WORK INSTRUCTION A —
Set down the part of the forum thread on clutch work starting with "## DLB (Oct" and going on through "(Apr 11, 2009)", copied exactly.

# sending my clutches off



## bigblackbrute (Jun 3, 2009)

well guys i will be sending my clutches to vforce john nxt week for his stage 3 mod. who has this mod and how do yall like it. hopefully these clutches will hold up to my new motor cause the stock ones wnt.


----------



## DLB (Oct 8, 2009)

I don't have any clutch work done yet, but someday I will. Post back with you're impressions.


----------



## NMKawierider (Apr 11, 2009)

I don't yet but everyone that has had any VFJ work is very happy with his work and the improvements.


----------



## t-ravis (Oct 29, 2009)

i got my clutches done by VFJ about a month ago made one ride since and they are way better than i expected. 

the thing i like the most is that i can ride a whole day in low 

before the clutching 15-17 MPH in low now i can take it up to the 30+'s and it does not sound like the bike is about to blow

the stall in reverse is a little aggravating at first but its really not that bad. 

you are in a lot higher RPM in the 1-8 MPH range then after 8 MPH it levels out and the RPM's go down.


----------



## 03maxpower (Jun 6, 2010)

You wont regret it and yes with my stock size tires I could go 60mph in low and hang on to it the first time you punch it cause its a totally different monster


----------



## Bootlegger (Dec 18, 2008)

He does great work.


----------



## Y2DJ (Apr 19, 2009)

What exactly does VFJ do to the clutches? I have ONLY ever seen great comments about his work. Might be interested in getting something done.


----------



## t-ravis (Oct 29, 2009)

numbers might be off by a few but..............

stock you only use 60-70% of your clutches surface area VFJ makes you use 95% by re-sloping/machining the face of the clutch. 

then of course new springs 

he removes the portion that touches the clutch fork (another way to do the fork mod)


----------



## 88rxn/a (Mar 2, 2009)

the final stage to my bike....
everyone says "best bang for your buck" MOD.
anyone use his new springs yet?


----------



## filthyredneck (Feb 10, 2010)

This is next in line behind a new set of wheels for mine..... I've pretty much got everything else I wanted.


----------



## t-ravis (Oct 29, 2009)

88rxn/a said:


> the final stage to my bike....
> everyone says "best bang for your buck" MOD.
> anyone use his new springs yet?



mine where done about a month ago dk if he came out with the springs since then.:thinking:


----------



## fstang24 (Jan 9, 2010)

alrite may have too get in on these vfj clutches, been hearing alot of good things about his work


----------



## 88rxn/a (Mar 2, 2009)

you prob. did



> I have 4 different zero stall springs. (higher rate are still very low stall due to the engagment # and all 2.5-2.6 inches tall)
> 
> they will be VFJ#1 to VFJ#4 And are for use for Teryx and ATV alike
> 
> ...


hes had em since last year. just havent heard feedback on them yet.

DATA PROVIDED —
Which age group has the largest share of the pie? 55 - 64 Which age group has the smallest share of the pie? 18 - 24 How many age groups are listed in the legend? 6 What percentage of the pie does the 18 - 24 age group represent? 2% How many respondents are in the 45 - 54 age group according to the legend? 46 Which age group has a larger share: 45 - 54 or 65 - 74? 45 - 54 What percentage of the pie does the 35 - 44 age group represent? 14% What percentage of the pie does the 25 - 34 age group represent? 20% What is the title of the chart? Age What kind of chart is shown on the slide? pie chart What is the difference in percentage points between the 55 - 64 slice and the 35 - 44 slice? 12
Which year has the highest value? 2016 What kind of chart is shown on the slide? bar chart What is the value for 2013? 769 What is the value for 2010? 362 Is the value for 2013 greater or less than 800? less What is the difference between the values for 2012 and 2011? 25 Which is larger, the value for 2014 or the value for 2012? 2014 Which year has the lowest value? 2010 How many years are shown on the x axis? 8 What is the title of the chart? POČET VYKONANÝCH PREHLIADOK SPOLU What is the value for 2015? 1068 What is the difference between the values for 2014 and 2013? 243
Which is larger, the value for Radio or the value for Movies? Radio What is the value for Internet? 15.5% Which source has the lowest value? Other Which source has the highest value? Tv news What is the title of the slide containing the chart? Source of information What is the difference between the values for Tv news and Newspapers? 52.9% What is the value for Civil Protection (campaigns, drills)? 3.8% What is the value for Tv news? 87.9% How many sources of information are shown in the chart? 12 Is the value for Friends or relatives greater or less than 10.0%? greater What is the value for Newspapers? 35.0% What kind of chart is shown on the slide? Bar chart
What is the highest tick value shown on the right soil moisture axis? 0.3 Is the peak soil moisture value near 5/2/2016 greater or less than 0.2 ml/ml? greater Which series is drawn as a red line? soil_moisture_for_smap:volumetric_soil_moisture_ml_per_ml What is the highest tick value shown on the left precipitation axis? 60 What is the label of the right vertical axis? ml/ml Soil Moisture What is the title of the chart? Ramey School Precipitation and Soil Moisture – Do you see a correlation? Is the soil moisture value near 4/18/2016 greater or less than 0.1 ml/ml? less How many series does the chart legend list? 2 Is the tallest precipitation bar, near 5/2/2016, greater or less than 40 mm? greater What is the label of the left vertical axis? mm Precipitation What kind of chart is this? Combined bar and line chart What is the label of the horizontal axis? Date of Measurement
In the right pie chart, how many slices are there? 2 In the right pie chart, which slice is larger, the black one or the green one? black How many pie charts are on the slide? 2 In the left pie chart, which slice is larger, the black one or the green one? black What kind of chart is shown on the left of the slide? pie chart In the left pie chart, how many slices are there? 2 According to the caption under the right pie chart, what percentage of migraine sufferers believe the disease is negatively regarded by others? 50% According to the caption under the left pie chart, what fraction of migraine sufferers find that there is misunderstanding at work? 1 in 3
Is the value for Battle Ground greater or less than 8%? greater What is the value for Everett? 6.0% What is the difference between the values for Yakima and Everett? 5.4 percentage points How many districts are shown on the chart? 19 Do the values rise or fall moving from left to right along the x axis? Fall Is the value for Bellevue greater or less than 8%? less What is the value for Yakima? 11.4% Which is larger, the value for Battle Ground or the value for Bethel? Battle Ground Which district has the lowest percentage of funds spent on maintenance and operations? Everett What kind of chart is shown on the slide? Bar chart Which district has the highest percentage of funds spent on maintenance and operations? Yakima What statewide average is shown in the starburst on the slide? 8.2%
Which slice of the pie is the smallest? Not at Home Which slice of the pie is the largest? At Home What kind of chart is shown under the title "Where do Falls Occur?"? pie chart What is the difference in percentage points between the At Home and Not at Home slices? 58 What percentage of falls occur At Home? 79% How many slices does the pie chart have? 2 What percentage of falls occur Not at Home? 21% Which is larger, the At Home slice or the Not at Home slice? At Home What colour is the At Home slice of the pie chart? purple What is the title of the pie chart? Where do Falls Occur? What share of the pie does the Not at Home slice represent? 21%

WORK INSTRUCTION B —
Locate each row above that contains the string "share" and copy those rows in full.

WRITTEN RESPONSE A —
## DLB (Oct 8, 2009)

I don't have any clutch work done yet, but someday I will. Post back with you're impressions.


----------



## NMKawierider (Apr 11, 2009)

WRITTEN RESPONSE B —
Which age group has the largest share of the pie? 55 - 64 Which age group has the smallest share of the pie? 18 - 24 How many age groups are listed in the legend? 6 What percentage of the pie does the 18 - 24 age group represent? 2% How many respondents are in the 45 - 54 age group according to the legend? 46 Which age group has a larger share: 45 - 54 or 65 - 74? 45 - 54 What percentage of the pie does the 35 - 44 age group represent? 14% What percentage of the pie does the 25 - 34 age group represent? 20% What is the title of the chart? Age What kind of chart is shown on the slide? pie chart What is the difference in percentage points between the 55 - 64 slice and the 35 - 44 slice? 12
Which slice of the pie is the smallest? Not at Home Which slice of the pie is the largest? At Home What kind of chart is shown under the title "Where do Falls Occur?"? pie chart What is the difference in percentage points between the At Home and Not at Home slices? 58 What percentage of falls occur At Home? 79% How many slices does the pie chart have? 2 What percentage of falls occur Not at Home? 21% Which is larger, the At Home slice or the Not at Home slice? At Home What colour is the At Home slice of the pie chart? purple What is the title of the pie chart? Where do Falls Occur? What share of the pie does the Not at Home slice represent? 21%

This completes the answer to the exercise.